СПИСОК ЗАДАНИЙ:
(a) Почему, судя по интервью, жители шахтерской глубинки ходили на базар не только за покупками? Дайте объяснение в одном–трех предложениях.
(b) Сколько лет, по словам художника в интервью, он исследует культуру низового человека?
(c) Определите, пожалуйста, соответствуют ли интервью следующие утверждения, и подтвердите каждый ответ точной цитатой: (i) Петров просит обращаться к нему по имени и отчеству; (ii) работы Петрова экспонируются в Красноярском музейном центре впервые; (iii) Петров встречал других художников, которых заинтересовала эта культура.

ФРАГМЕНТ ТЕКСТА:
+++
В Красноярском музейном центре впервые экспонируются работы Аркадия Петрова — одного из ведущих отечественных художников поколения 70-х. Выставка примечательна еще и тем, что муза у Петрова крайне необычная. Вдохновение он черпает в эстетике китча.
- Только не называйте меня Аркадием Ивановичем, — предупредил художник в начале беседы. — Просто Аркадий — я привык, что меня везде так представляют: на афишах, на выставках. А обращение по отчеству звучит как-то необычно. (Улыбается.)
- Предпочитаете более демократичное обращение?
- Предпочитаю. Хотя мне уже под семьдесят. Но художники — вообще народ демократичный.
- Хорошо, Аркадий. Я вот посмотрела вашу выставку — ощущение чего-то наивного, детского. И в то же время ваши работы чем-то напоминают старые советские фотооткрытки — с амурчиками, с розочками. Удивительный микс. Откуда у вас интерес к такой эстетике?
- Ну, предположим, насчет наивности — это уж слишком. Хотя, возможно, что-то и есть… Но лишь отчасти. А откуда интерес? Да с самого детства. Это мой мир, я в нем родился и вырос. В человеке все закладывается и формируется до 17 лет — злодей он или добрый, гений или посредственность. А я 17 лет я прожил в шахтерской глубинке. Культуры там, конечно, никакой не было. Пивнушки, алкаши кругом, жулики. Такой вот мир… А культура этих людей, знаете, в чем выражалась? В посещении базара.
- Это как?
- Женщины надевали, идя на базар, свои лучшие платья. А куда им было еще пойти? Не то что театра, даже кино у нас там не было! Какое-то очень обособленное место — сплошные шахты вокруг, рабочий люд… Вот и шли на базар — не только за покупками, но и за впечатлениями. А на базаре — ковры с лебедями, амуры, красавицы, о которых вы говорите. Это была своеобразная культура. Не скажу, что она меня сформировала — нет, что вы! Но она стала для меня источником, из которого до сих пор питаюсь. Удивительная культура — культура низового человека. У нас ею никто никогда не занимался. Я сорок лет ее исследую, и ни одного художника до сих пор не встретил, который бы тоже ею заинтересовался.
- Как считаете — почему?
+++
ИСХОДНЫЕ МАТЕРИАЛЫ:
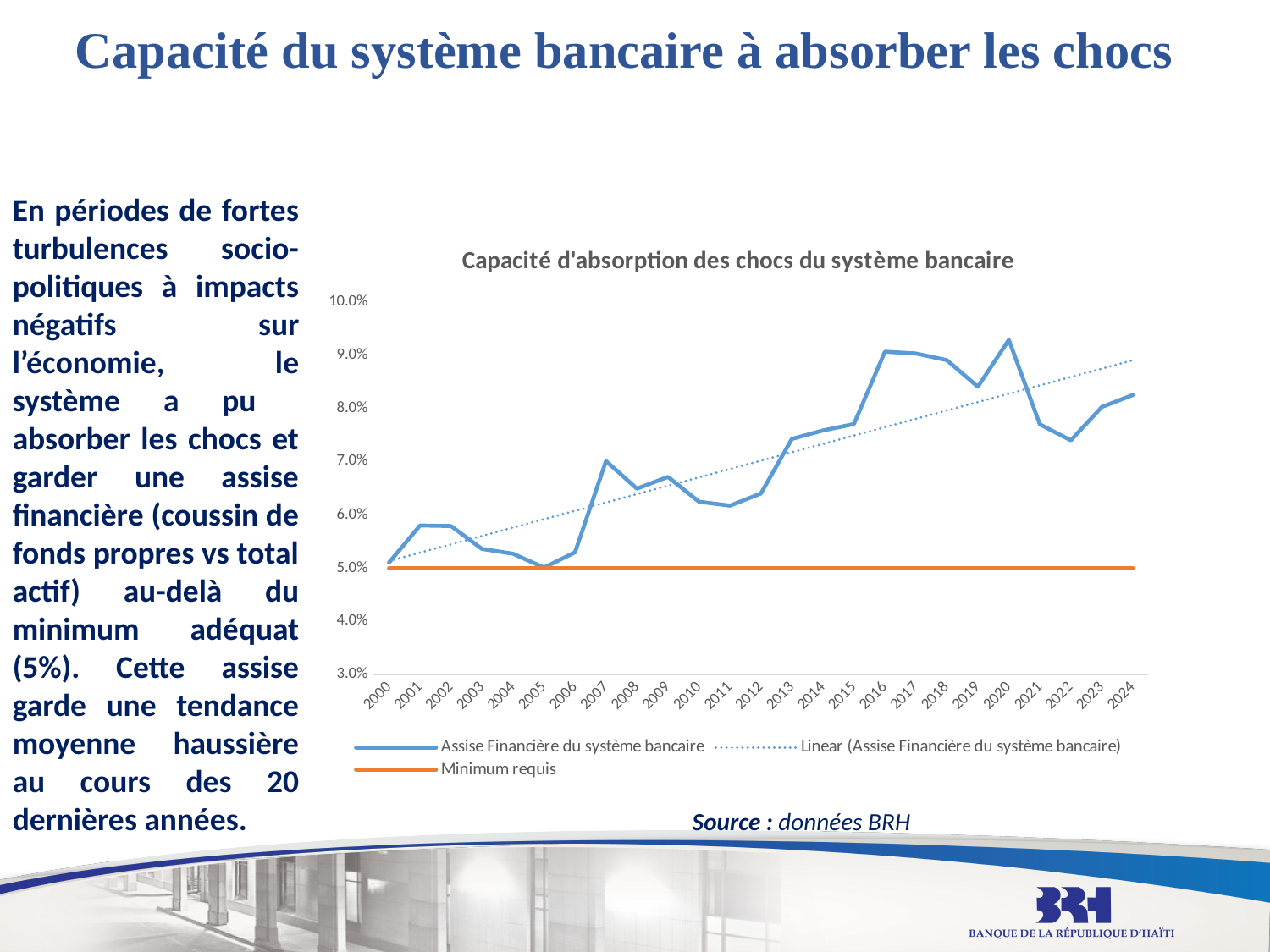
How many series does the chart legend list? 3 Is the value for 'Assise Financière du système bancaire' in 2005 greater or less than 6.0%? less How many years are plotted along the x axis of the chart? 25 What is the title of the chart? Capacité d'absorption des chocs du système bancaire In which year does the 'Assise Financière du système bancaire' series reach its highest value? 2020 Is the value for 'Assise Financière du système bancaire' in 2016 greater or less than 8.0%? greater Which year has the larger value for 'Assise Financière du système bancaire', 2005 or 2016? 2016 Is the value for 'Assise Financière du système bancaire' in 2007 greater or less than 6.0%? greater Does the 'Assise Financière du système bancaire' series generally rise or fall from 2000 to 2024? rise What is the value of the 'Minimum requis' line? 5.0% What kind of chart is shown on the slide? line chart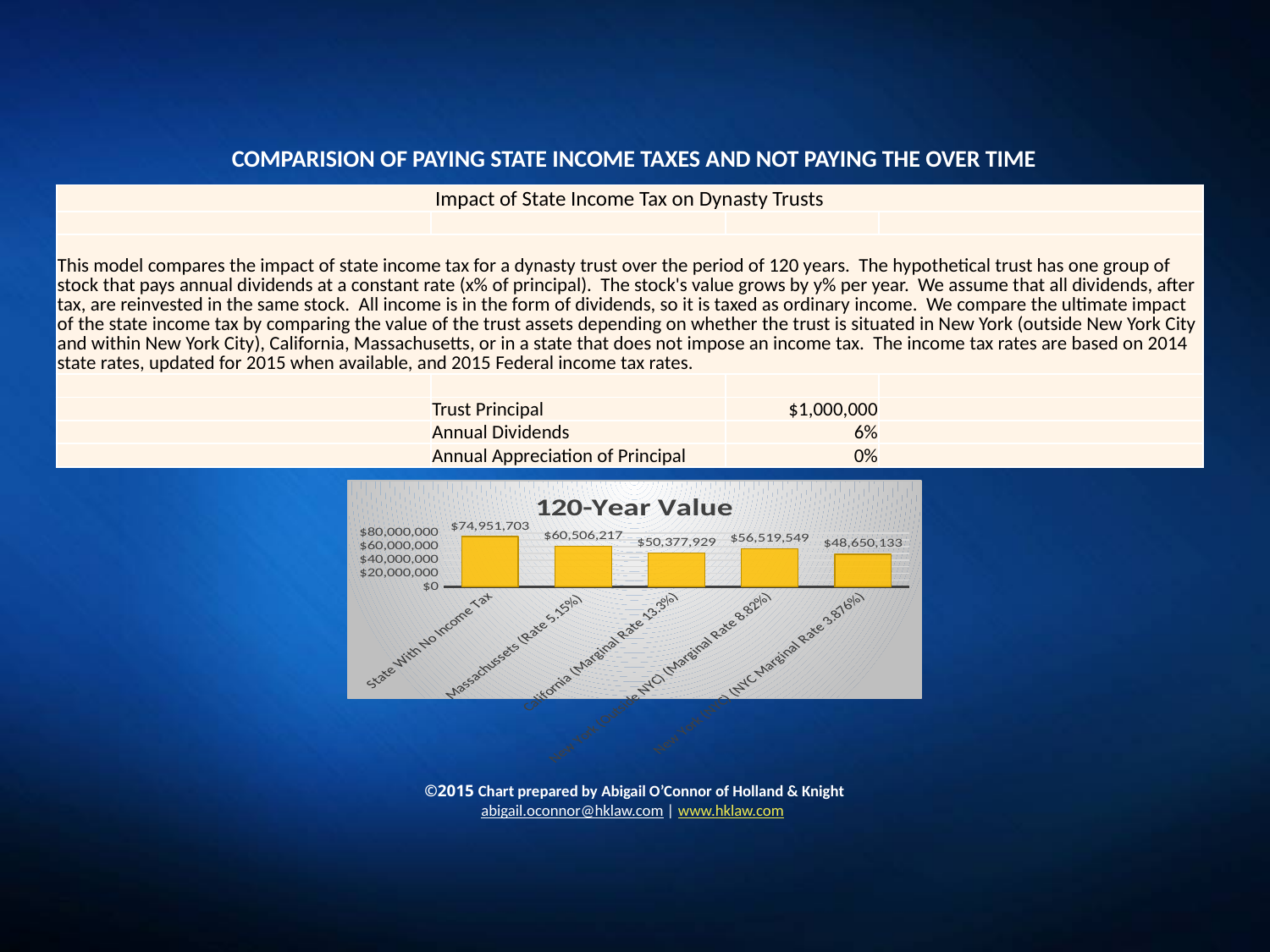
What is the difference between the 120-Year Value for Massachusetts (Rate 5.15%) and for California (Marginal Rate 13.3%)? $10,128,288 What is the 120-Year Value for State With No Income Tax? $74,951,703 Which category has the lowest 120-Year Value? New York (NYC) (NYC Marginal Rate 3.876%) What kind of chart is the 120-Year Value chart? Bar chart Which category has the highest 120-Year Value? State With No Income Tax What is the title of the chart on the slide? 120-Year Value How many bars are shown in the 120-Year Value chart? 5 What is the 120-Year Value for Massachusetts (Rate 5.15%)? $60,506,217 Which has a larger 120-Year Value, California (Marginal Rate 13.3%) or the category labelled with Marginal Rate 8.82%? The category labelled with Marginal Rate 8.82% (New York outside NYC) What is the 120-Year Value for California (Marginal Rate 13.3%)? $50,377,929 What is the 120-Year Value for the category labelled with NYC Marginal Rate 3.876%? $48,650,133 What is the difference between the 120-Year Value for State With No Income Tax and for Massachusetts (Rate 5.15%)? $14,445,486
+++
ОТВЕТЫ:
(a) Больше пойти им было некуда: в этом обособленном месте среди шахт не было ни театра, ни даже кино. Поэтому на базар шли еще и за впечатлениями.

(b) Сорок лет.

(c)
(i) Нет: «Только не называйте меня Аркадием Ивановичем».
(ii) Да: «В Красноярском музейном центре впервые экспонируются работы Аркадия Петрова».
(iii) Нет: «ни одного художника до сих пор не встретил, который бы тоже ею заинтересовался».